What Friends Do For Candy Jim Clark’s first novel is a poignant personal tale of “virtual” love By Zandra Wolfgram


ike many friends, they shared the highs and lows of what life throws at you. Like many friends, they spent a lot of time together, especially on Facebook. Like many friends, they brought out the best in each other. And, like many friends, they fell in love. But unlike many friends we know, they never actually met. This is the “boy-doesn’t-actually-meet-girl” story of “Making Friends with Candy,” an intriguing first novel by Jim Clark of Santa Rosa Beach, written as a memoir to his “virtual” friend, Candy, who died of cancer Aug. 5, 2010. The book is intentionally conversational in style and, because of that, highly relatable. Email exchanges, text messages, photos and, as Clark says “whatever comes to mind,” detail a kismet bond growing stronger by the day. Conversely, Candy’s daily battle with cancer inevitably weakens her health, but not her resolve to live life and love friends to the fullest. After sharing his story over 17 chapters, Clark transcribes Candy’s journal and closes the 260-page book with contact information for support resources such as the American Cancer Society, Locks of Love and National Domestic Violence.

28 April–May 2011

While romantics will surely love this unconventional story of unconditional love, naysayers may wonder if Candy ever existed. As Clark notes in his book, “Even though this is a work of fiction to some people, many of the events are very real.” Whatever you believe, whether fictional or real, the story is still gripping. After Candy died, Clark immediately began writing her story, and just five months later, it was published. Though it was an “emotional roller coaster” to relive a relationship when her death was still new, Clark says it was the least he could do to honor her memory. “I believe people are put into our lives and it’s up to us to make the most of those encounters,” he writes. “And, that you can find love within the most troubling times or darkest moments in your life, as well as in the lives of others. This is the story of a chance meeting and my commitment to do what that voice in my head, as well as my heart, said was the right thing to do.” ec

This excerpt from “Making Friends with Candy” follows with the author’s permission.

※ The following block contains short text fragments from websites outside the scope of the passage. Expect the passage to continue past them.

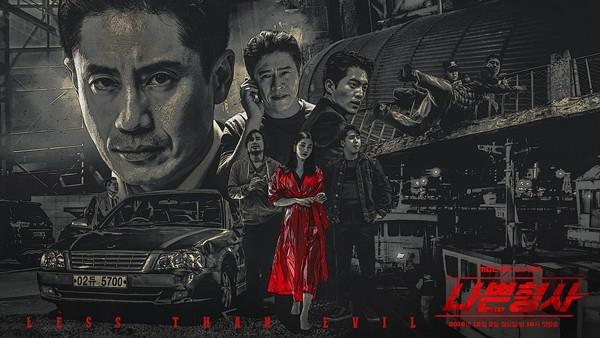 Download Drama Korea Bad Detective Sub Indo Batch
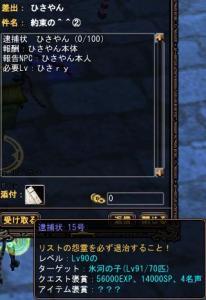20071217014717.jpg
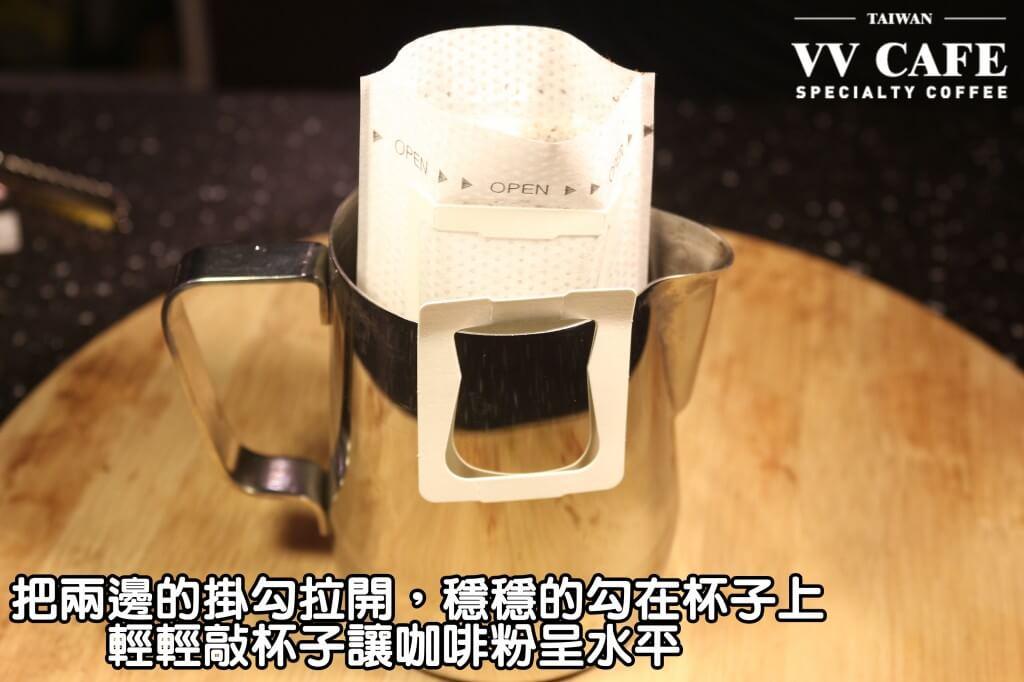 04-05把兩邊的掛勾拉開,穩穩的勾在杯子上,輕輕敲杯子讓咖啡粉呈水平,不要一邊高一邊低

Getting to Know Candy After talking through the chat area with Candy a few times I really started to like her spunky personality. She is a little bit of a smart ass like me, but with a bit of “Southern girl” thrown in on top. She didn’t mind voicing her opinion on how she felt about something or someone. She would tell someone if they were being an ass or just plain mean to people. She said this about herself: “I am just me. A far cry from amazing. I’m a little complex and confusing at times, but that’s just who I am … if you want to know the real me … hang on, fasten your seatbelts … it’s gonna be a bumpy ride!” I didn’t know the journey I was about to begin by just meeting her. Chapter 16 Sharing Candy with Strangers One day, I was having lunch and checking my e-mails and Facebook messages at Johnny Rockets. After receiving my cheeseburger, I see a little smile made in catsup by the server. I thought Candy would enjoy seeing it too, maybe it would put a smile on her face. So I took a picture of it with my phone and posted it online. While doing this, my server Christine asks me what was I doing and if everything was alright. I told her about Candy and the battle she is going through. I decided to ask her if she, and maybe the other servers, would like to say hi to Candy as well. She said: “let me check”; they said “yes,” so I got my computer ready and took our group photo. I sent it to Candy who says it was “so sweet.” I told her it was nothing but me acting like a fool. Candy told me to continue being “you” because it’s a good thing for her. The servers asked me to let them know if there was anything they could do to help, and that they would keep Candy in their thoughts.

Photo by Scott Holstein

Photo Courtesy Jim Clark (book cover)

Jim Clark, 52, with Candy's journal, which he transcribed in the book he promised her he would write.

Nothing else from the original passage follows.